WORK TO BE COMPLETED:
Below are entries. Reproduce exactly the lines between the line holding "modelo usa short" and the line holding "On body image", inclusive, and only those.

═══ GIVEN DATA ═══

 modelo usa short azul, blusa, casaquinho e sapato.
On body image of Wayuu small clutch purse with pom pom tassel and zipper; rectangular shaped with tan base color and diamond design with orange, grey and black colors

═══
═══ GIVEN DATA ═══

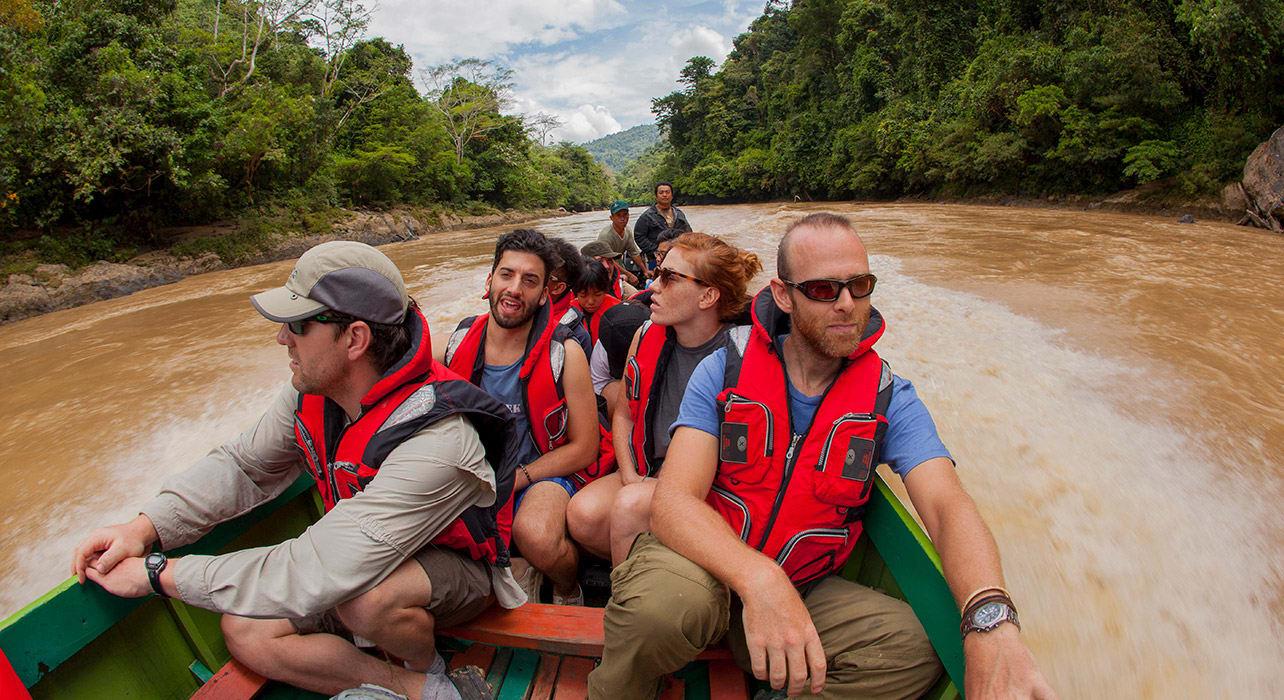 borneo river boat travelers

═══
═══ GIVEN DATA ═══

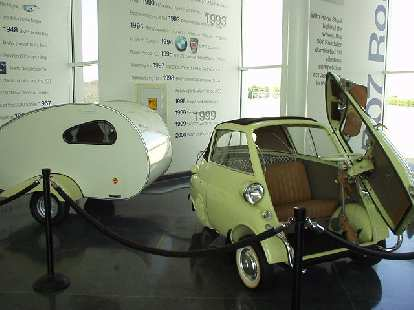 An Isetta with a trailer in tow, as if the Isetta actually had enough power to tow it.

═══

WRITTEN ANSWER:
 modelo usa short azul, blusa, casaquinho e sapato.
On body image of Wayuu small clutch purse with pom pom tassel and zipper; rectangular shaped with tan base color and diamond design with orange, grey and black colors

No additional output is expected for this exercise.